HAVANA (Reuters) - From the seafront capital Havana to the foothills of the Sierra Maestra mountains, Cubans are defying fear of the new coronavirus to search for food as global trade disruptions worsen shortages of basic goods on the Caribbean island.
Residents of all ages are trudging from store to store in the country to locate scarce goods despite recommendations from health experts to stay at home and respect social distancing guidelines to avoid contracting the highly contagious disease.
Communist-run Cuba imports more than 60% of its food, but the pandemic has forced its government to close the borders, denying it the hard currency from tourism needed to pay for goods from overseas. The leisure industry accounts for 25% of the country’s foreign exchange earnings.
With shortages biting, many residents are using apps to swarm shops when coveted products arrive - from chicken and cheese to powdered milk and tomato sauce - creating long lines on the streets of Havana where police attempt to keep order.
While Cuba has faced scattered shortages ever since the collapse of the Soviet Union began in 1989, they have worsened since a decline in aid from socialist ally Venezuela and a tightening of decades-old U.S. sanctions under U.S. President Donald Trump.
Now they are intensifying as the pandemic compounds Cuba’s cash crunch and disrupts international trade and food prices.
“There is a queue for everything, products are scarce,” Havana resident Luis Alberto said as he waited in a line for chicken that stretched for more than 100 meters (330 ft).
Since the first coronavirus cases were logged on the island last month, authorities have closed the borders to people and called on Cubans to only go out if strictly necessary, always wearing face masks. Disinfectant has been included on the ration cards that residents use to obtain goods.
“No one is walking around except the family doctor and nurse,” Nuris Lopez, a hairdresser, said from a medium-sized town in the foothills of the Sierra Maestra in eastern Granma province.
“But when some ground meat finally arrived the other day everyone emerged from their homes in masks and lined up with a policeman keeping order,” she said.
‘PERFECT STORM BREWING’
President Miguel Diaz-Canel recently warned citizens they would be consuming less imported food “due to the current situation.”
When ships arrived last week with corn and rice, it was big news in the state-run media.

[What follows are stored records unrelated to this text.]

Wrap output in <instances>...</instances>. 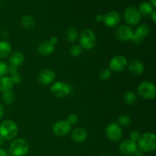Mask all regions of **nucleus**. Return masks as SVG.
I'll return each instance as SVG.
<instances>
[{
    "label": "nucleus",
    "mask_w": 156,
    "mask_h": 156,
    "mask_svg": "<svg viewBox=\"0 0 156 156\" xmlns=\"http://www.w3.org/2000/svg\"><path fill=\"white\" fill-rule=\"evenodd\" d=\"M18 133V125L12 120H5L0 124V136L5 140H13Z\"/></svg>",
    "instance_id": "1"
},
{
    "label": "nucleus",
    "mask_w": 156,
    "mask_h": 156,
    "mask_svg": "<svg viewBox=\"0 0 156 156\" xmlns=\"http://www.w3.org/2000/svg\"><path fill=\"white\" fill-rule=\"evenodd\" d=\"M138 148L145 152H152L156 149V136L153 133L146 132L140 136Z\"/></svg>",
    "instance_id": "2"
},
{
    "label": "nucleus",
    "mask_w": 156,
    "mask_h": 156,
    "mask_svg": "<svg viewBox=\"0 0 156 156\" xmlns=\"http://www.w3.org/2000/svg\"><path fill=\"white\" fill-rule=\"evenodd\" d=\"M30 149V146L27 140L22 138L13 140L9 146L11 155L15 156H24L27 155Z\"/></svg>",
    "instance_id": "3"
},
{
    "label": "nucleus",
    "mask_w": 156,
    "mask_h": 156,
    "mask_svg": "<svg viewBox=\"0 0 156 156\" xmlns=\"http://www.w3.org/2000/svg\"><path fill=\"white\" fill-rule=\"evenodd\" d=\"M96 44V35L91 29L82 30L79 38V45L83 50H89L94 47Z\"/></svg>",
    "instance_id": "4"
},
{
    "label": "nucleus",
    "mask_w": 156,
    "mask_h": 156,
    "mask_svg": "<svg viewBox=\"0 0 156 156\" xmlns=\"http://www.w3.org/2000/svg\"><path fill=\"white\" fill-rule=\"evenodd\" d=\"M50 92L54 97L63 98L69 95L72 88L67 83L63 82H56L50 86Z\"/></svg>",
    "instance_id": "5"
},
{
    "label": "nucleus",
    "mask_w": 156,
    "mask_h": 156,
    "mask_svg": "<svg viewBox=\"0 0 156 156\" xmlns=\"http://www.w3.org/2000/svg\"><path fill=\"white\" fill-rule=\"evenodd\" d=\"M138 93L143 98L146 100H152L155 98L156 89L155 86L152 82L145 81L141 82L137 88Z\"/></svg>",
    "instance_id": "6"
},
{
    "label": "nucleus",
    "mask_w": 156,
    "mask_h": 156,
    "mask_svg": "<svg viewBox=\"0 0 156 156\" xmlns=\"http://www.w3.org/2000/svg\"><path fill=\"white\" fill-rule=\"evenodd\" d=\"M124 20L129 26H134L138 24L141 21L142 15L139 9L135 6H129L126 8L123 14Z\"/></svg>",
    "instance_id": "7"
},
{
    "label": "nucleus",
    "mask_w": 156,
    "mask_h": 156,
    "mask_svg": "<svg viewBox=\"0 0 156 156\" xmlns=\"http://www.w3.org/2000/svg\"><path fill=\"white\" fill-rule=\"evenodd\" d=\"M151 28L148 24H142L139 25L133 33L131 41L135 44H141L145 39L149 36Z\"/></svg>",
    "instance_id": "8"
},
{
    "label": "nucleus",
    "mask_w": 156,
    "mask_h": 156,
    "mask_svg": "<svg viewBox=\"0 0 156 156\" xmlns=\"http://www.w3.org/2000/svg\"><path fill=\"white\" fill-rule=\"evenodd\" d=\"M127 63L128 61L126 56L123 55H117L110 61L109 69L114 73H120L127 67Z\"/></svg>",
    "instance_id": "9"
},
{
    "label": "nucleus",
    "mask_w": 156,
    "mask_h": 156,
    "mask_svg": "<svg viewBox=\"0 0 156 156\" xmlns=\"http://www.w3.org/2000/svg\"><path fill=\"white\" fill-rule=\"evenodd\" d=\"M105 134L109 140L112 142H117L122 138L123 130L118 123H112L107 126Z\"/></svg>",
    "instance_id": "10"
},
{
    "label": "nucleus",
    "mask_w": 156,
    "mask_h": 156,
    "mask_svg": "<svg viewBox=\"0 0 156 156\" xmlns=\"http://www.w3.org/2000/svg\"><path fill=\"white\" fill-rule=\"evenodd\" d=\"M132 28L129 25H120L116 29L115 37L120 42H126V41H131L133 36Z\"/></svg>",
    "instance_id": "11"
},
{
    "label": "nucleus",
    "mask_w": 156,
    "mask_h": 156,
    "mask_svg": "<svg viewBox=\"0 0 156 156\" xmlns=\"http://www.w3.org/2000/svg\"><path fill=\"white\" fill-rule=\"evenodd\" d=\"M137 149H138L137 143L132 141L129 139L122 141L120 143V146H119V150H120V153L123 155V156L134 155Z\"/></svg>",
    "instance_id": "12"
},
{
    "label": "nucleus",
    "mask_w": 156,
    "mask_h": 156,
    "mask_svg": "<svg viewBox=\"0 0 156 156\" xmlns=\"http://www.w3.org/2000/svg\"><path fill=\"white\" fill-rule=\"evenodd\" d=\"M53 132L57 136H65L69 133L71 126L67 123L66 120H59L53 124Z\"/></svg>",
    "instance_id": "13"
},
{
    "label": "nucleus",
    "mask_w": 156,
    "mask_h": 156,
    "mask_svg": "<svg viewBox=\"0 0 156 156\" xmlns=\"http://www.w3.org/2000/svg\"><path fill=\"white\" fill-rule=\"evenodd\" d=\"M56 79V74L51 69H44L41 71L38 74L37 76V81L41 85H51L53 82V81Z\"/></svg>",
    "instance_id": "14"
},
{
    "label": "nucleus",
    "mask_w": 156,
    "mask_h": 156,
    "mask_svg": "<svg viewBox=\"0 0 156 156\" xmlns=\"http://www.w3.org/2000/svg\"><path fill=\"white\" fill-rule=\"evenodd\" d=\"M120 21V14L115 11H111L107 13L106 15H104V21L103 23L105 25L108 27H114Z\"/></svg>",
    "instance_id": "15"
},
{
    "label": "nucleus",
    "mask_w": 156,
    "mask_h": 156,
    "mask_svg": "<svg viewBox=\"0 0 156 156\" xmlns=\"http://www.w3.org/2000/svg\"><path fill=\"white\" fill-rule=\"evenodd\" d=\"M127 68L129 73L134 76H140L143 74L145 70L143 62L137 59H133L128 62Z\"/></svg>",
    "instance_id": "16"
},
{
    "label": "nucleus",
    "mask_w": 156,
    "mask_h": 156,
    "mask_svg": "<svg viewBox=\"0 0 156 156\" xmlns=\"http://www.w3.org/2000/svg\"><path fill=\"white\" fill-rule=\"evenodd\" d=\"M88 138V133L83 128H76L71 133V139L76 143H84Z\"/></svg>",
    "instance_id": "17"
},
{
    "label": "nucleus",
    "mask_w": 156,
    "mask_h": 156,
    "mask_svg": "<svg viewBox=\"0 0 156 156\" xmlns=\"http://www.w3.org/2000/svg\"><path fill=\"white\" fill-rule=\"evenodd\" d=\"M55 49V46L50 44L49 41H44L38 45L37 53L41 56H47L53 53Z\"/></svg>",
    "instance_id": "18"
},
{
    "label": "nucleus",
    "mask_w": 156,
    "mask_h": 156,
    "mask_svg": "<svg viewBox=\"0 0 156 156\" xmlns=\"http://www.w3.org/2000/svg\"><path fill=\"white\" fill-rule=\"evenodd\" d=\"M24 56L22 53L21 52H14L10 55L9 59V62L10 66H14L18 67L24 62Z\"/></svg>",
    "instance_id": "19"
},
{
    "label": "nucleus",
    "mask_w": 156,
    "mask_h": 156,
    "mask_svg": "<svg viewBox=\"0 0 156 156\" xmlns=\"http://www.w3.org/2000/svg\"><path fill=\"white\" fill-rule=\"evenodd\" d=\"M138 9L140 12V15L144 17H150L152 12L155 11L153 6L148 2H144L141 3Z\"/></svg>",
    "instance_id": "20"
},
{
    "label": "nucleus",
    "mask_w": 156,
    "mask_h": 156,
    "mask_svg": "<svg viewBox=\"0 0 156 156\" xmlns=\"http://www.w3.org/2000/svg\"><path fill=\"white\" fill-rule=\"evenodd\" d=\"M12 53V46L5 41H0V59L7 57Z\"/></svg>",
    "instance_id": "21"
},
{
    "label": "nucleus",
    "mask_w": 156,
    "mask_h": 156,
    "mask_svg": "<svg viewBox=\"0 0 156 156\" xmlns=\"http://www.w3.org/2000/svg\"><path fill=\"white\" fill-rule=\"evenodd\" d=\"M13 82L9 76L0 78V91L5 92L7 91H11L13 88Z\"/></svg>",
    "instance_id": "22"
},
{
    "label": "nucleus",
    "mask_w": 156,
    "mask_h": 156,
    "mask_svg": "<svg viewBox=\"0 0 156 156\" xmlns=\"http://www.w3.org/2000/svg\"><path fill=\"white\" fill-rule=\"evenodd\" d=\"M2 103L5 105H7V106H10V105H13V103L15 101V96L13 91L11 90V91L2 92Z\"/></svg>",
    "instance_id": "23"
},
{
    "label": "nucleus",
    "mask_w": 156,
    "mask_h": 156,
    "mask_svg": "<svg viewBox=\"0 0 156 156\" xmlns=\"http://www.w3.org/2000/svg\"><path fill=\"white\" fill-rule=\"evenodd\" d=\"M21 24L24 28L30 30L35 26V20L30 15H24L21 18Z\"/></svg>",
    "instance_id": "24"
},
{
    "label": "nucleus",
    "mask_w": 156,
    "mask_h": 156,
    "mask_svg": "<svg viewBox=\"0 0 156 156\" xmlns=\"http://www.w3.org/2000/svg\"><path fill=\"white\" fill-rule=\"evenodd\" d=\"M79 37V33L77 29L73 27H70L66 30V38L70 43H75Z\"/></svg>",
    "instance_id": "25"
},
{
    "label": "nucleus",
    "mask_w": 156,
    "mask_h": 156,
    "mask_svg": "<svg viewBox=\"0 0 156 156\" xmlns=\"http://www.w3.org/2000/svg\"><path fill=\"white\" fill-rule=\"evenodd\" d=\"M136 94L132 91H127L123 96V101H124L125 104L129 105V106L133 105L136 101Z\"/></svg>",
    "instance_id": "26"
},
{
    "label": "nucleus",
    "mask_w": 156,
    "mask_h": 156,
    "mask_svg": "<svg viewBox=\"0 0 156 156\" xmlns=\"http://www.w3.org/2000/svg\"><path fill=\"white\" fill-rule=\"evenodd\" d=\"M82 50L83 49L79 44H73L69 48V54L73 57H77L82 54Z\"/></svg>",
    "instance_id": "27"
},
{
    "label": "nucleus",
    "mask_w": 156,
    "mask_h": 156,
    "mask_svg": "<svg viewBox=\"0 0 156 156\" xmlns=\"http://www.w3.org/2000/svg\"><path fill=\"white\" fill-rule=\"evenodd\" d=\"M117 122H118L119 125L122 126H128L131 124V118L128 115L126 114H123V115L120 116L117 119Z\"/></svg>",
    "instance_id": "28"
},
{
    "label": "nucleus",
    "mask_w": 156,
    "mask_h": 156,
    "mask_svg": "<svg viewBox=\"0 0 156 156\" xmlns=\"http://www.w3.org/2000/svg\"><path fill=\"white\" fill-rule=\"evenodd\" d=\"M111 71L108 68H105L101 69L99 73V78L101 80L106 81L111 78Z\"/></svg>",
    "instance_id": "29"
},
{
    "label": "nucleus",
    "mask_w": 156,
    "mask_h": 156,
    "mask_svg": "<svg viewBox=\"0 0 156 156\" xmlns=\"http://www.w3.org/2000/svg\"><path fill=\"white\" fill-rule=\"evenodd\" d=\"M9 71V66L4 61L0 60V78L6 76Z\"/></svg>",
    "instance_id": "30"
},
{
    "label": "nucleus",
    "mask_w": 156,
    "mask_h": 156,
    "mask_svg": "<svg viewBox=\"0 0 156 156\" xmlns=\"http://www.w3.org/2000/svg\"><path fill=\"white\" fill-rule=\"evenodd\" d=\"M78 120H79V118H78L77 115H76L75 114H71L68 116L67 117V123L72 126V125H75L78 123Z\"/></svg>",
    "instance_id": "31"
},
{
    "label": "nucleus",
    "mask_w": 156,
    "mask_h": 156,
    "mask_svg": "<svg viewBox=\"0 0 156 156\" xmlns=\"http://www.w3.org/2000/svg\"><path fill=\"white\" fill-rule=\"evenodd\" d=\"M9 78L11 79L13 84H19L21 82V76L19 74V73H14V74L10 75Z\"/></svg>",
    "instance_id": "32"
},
{
    "label": "nucleus",
    "mask_w": 156,
    "mask_h": 156,
    "mask_svg": "<svg viewBox=\"0 0 156 156\" xmlns=\"http://www.w3.org/2000/svg\"><path fill=\"white\" fill-rule=\"evenodd\" d=\"M140 136H141V134H140V131L133 130L130 133V134H129V140L136 143V142H138Z\"/></svg>",
    "instance_id": "33"
},
{
    "label": "nucleus",
    "mask_w": 156,
    "mask_h": 156,
    "mask_svg": "<svg viewBox=\"0 0 156 156\" xmlns=\"http://www.w3.org/2000/svg\"><path fill=\"white\" fill-rule=\"evenodd\" d=\"M18 73V67L14 66H9V71H8V73H9L10 75L14 74V73Z\"/></svg>",
    "instance_id": "34"
},
{
    "label": "nucleus",
    "mask_w": 156,
    "mask_h": 156,
    "mask_svg": "<svg viewBox=\"0 0 156 156\" xmlns=\"http://www.w3.org/2000/svg\"><path fill=\"white\" fill-rule=\"evenodd\" d=\"M49 42L53 44V46H56L58 44V38L56 37H51L49 40Z\"/></svg>",
    "instance_id": "35"
},
{
    "label": "nucleus",
    "mask_w": 156,
    "mask_h": 156,
    "mask_svg": "<svg viewBox=\"0 0 156 156\" xmlns=\"http://www.w3.org/2000/svg\"><path fill=\"white\" fill-rule=\"evenodd\" d=\"M95 20L98 21V22H99V23L103 22L104 15H101V14H98V15H97V16L95 17Z\"/></svg>",
    "instance_id": "36"
},
{
    "label": "nucleus",
    "mask_w": 156,
    "mask_h": 156,
    "mask_svg": "<svg viewBox=\"0 0 156 156\" xmlns=\"http://www.w3.org/2000/svg\"><path fill=\"white\" fill-rule=\"evenodd\" d=\"M5 114V109H4V106H3L2 104L0 103V120L2 118L3 115Z\"/></svg>",
    "instance_id": "37"
},
{
    "label": "nucleus",
    "mask_w": 156,
    "mask_h": 156,
    "mask_svg": "<svg viewBox=\"0 0 156 156\" xmlns=\"http://www.w3.org/2000/svg\"><path fill=\"white\" fill-rule=\"evenodd\" d=\"M150 18H151V19H152V21H153L154 23L156 22V12H155V11H154V12H152V15H150Z\"/></svg>",
    "instance_id": "38"
},
{
    "label": "nucleus",
    "mask_w": 156,
    "mask_h": 156,
    "mask_svg": "<svg viewBox=\"0 0 156 156\" xmlns=\"http://www.w3.org/2000/svg\"><path fill=\"white\" fill-rule=\"evenodd\" d=\"M0 156H7V153L3 149L0 148Z\"/></svg>",
    "instance_id": "39"
},
{
    "label": "nucleus",
    "mask_w": 156,
    "mask_h": 156,
    "mask_svg": "<svg viewBox=\"0 0 156 156\" xmlns=\"http://www.w3.org/2000/svg\"><path fill=\"white\" fill-rule=\"evenodd\" d=\"M4 142H5V140L1 136H0V148L3 146V144H4Z\"/></svg>",
    "instance_id": "40"
},
{
    "label": "nucleus",
    "mask_w": 156,
    "mask_h": 156,
    "mask_svg": "<svg viewBox=\"0 0 156 156\" xmlns=\"http://www.w3.org/2000/svg\"><path fill=\"white\" fill-rule=\"evenodd\" d=\"M149 2H150V4L152 5V6H153V7H155V5H156V0H149Z\"/></svg>",
    "instance_id": "41"
},
{
    "label": "nucleus",
    "mask_w": 156,
    "mask_h": 156,
    "mask_svg": "<svg viewBox=\"0 0 156 156\" xmlns=\"http://www.w3.org/2000/svg\"><path fill=\"white\" fill-rule=\"evenodd\" d=\"M99 156H108V155H105V154H102V155H99Z\"/></svg>",
    "instance_id": "42"
},
{
    "label": "nucleus",
    "mask_w": 156,
    "mask_h": 156,
    "mask_svg": "<svg viewBox=\"0 0 156 156\" xmlns=\"http://www.w3.org/2000/svg\"><path fill=\"white\" fill-rule=\"evenodd\" d=\"M141 156H146V155H142Z\"/></svg>",
    "instance_id": "43"
},
{
    "label": "nucleus",
    "mask_w": 156,
    "mask_h": 156,
    "mask_svg": "<svg viewBox=\"0 0 156 156\" xmlns=\"http://www.w3.org/2000/svg\"><path fill=\"white\" fill-rule=\"evenodd\" d=\"M10 156H15V155H11Z\"/></svg>",
    "instance_id": "44"
},
{
    "label": "nucleus",
    "mask_w": 156,
    "mask_h": 156,
    "mask_svg": "<svg viewBox=\"0 0 156 156\" xmlns=\"http://www.w3.org/2000/svg\"><path fill=\"white\" fill-rule=\"evenodd\" d=\"M0 7H1V4H0Z\"/></svg>",
    "instance_id": "45"
},
{
    "label": "nucleus",
    "mask_w": 156,
    "mask_h": 156,
    "mask_svg": "<svg viewBox=\"0 0 156 156\" xmlns=\"http://www.w3.org/2000/svg\"><path fill=\"white\" fill-rule=\"evenodd\" d=\"M120 156H123V155H120Z\"/></svg>",
    "instance_id": "46"
}]
</instances>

Cuba is not a member of the International Monetary Fund, World Bank or other multilateral lending institutions it could turn to for emergency funds.
Economy Minister Alejandro Gil has said the only solution is to “find in agriculture the main source of food for the people” but the sector is suffering an intensifying lack of inputs - like fertilizer and pesticides - partly due to U.S. sanctions.
“There is a perfect storm brewing. By May, the food situation here will be much worse,” a local agricultural expert said, requesting anonymity due to restrictions on talking with foreign journalists.
FOOD PRODUCTION IN TROUBLE
Cuba is famous for fighting epidemics and infamous for its centralized and unproductive Soviet-style agricultural system long since jettisoned by other Communist-run countries.
Many express faith in the former and not the latter.
“Cuba has the virus under control and I am sure it will stay that way,” said Emandez Maseo, a teacher in eastern Cuba. “At the same time, we are going into a critical situation, there is nothing in the markets and it is getting worse.”
Cuba has reported 396 coronavirus cases and 11 deaths, all but a few linked to travelers entering from abroad.
Much of the economy not related to tourism remains open, but it is hard to see agricultural production making up for lower imports.
Just 40% of normal fuel supplies and even less fertilizer and pesticides were used for the winter crop, according to the government. Planting began before the pandemic in November and harvesting ended in March.
The government has not reported on the results of Cuba’s most important growing season. Agriculture ministry official Yojan García Rodas told local radio that farmers were able to plant less than half the planned acreage of beans - a local staple - because they had to use oxen to till the land due to lack of fuel.
Speaking about a plague that wiped out much of the crop, Rodas said only 15% of the 22,000 hectares (54,000 acres) planted could be protected by chemical pesticides.
Luis Enrique Plutin, a farmer working the fields under a hot sun with fellow cooperative members on the outskirts of Havana, was phlegmatic.
“Through sacrifice and work we can produce something, but not much, for the population,” he said. “And we can continue to produce more, but imagine the difficulties we have.”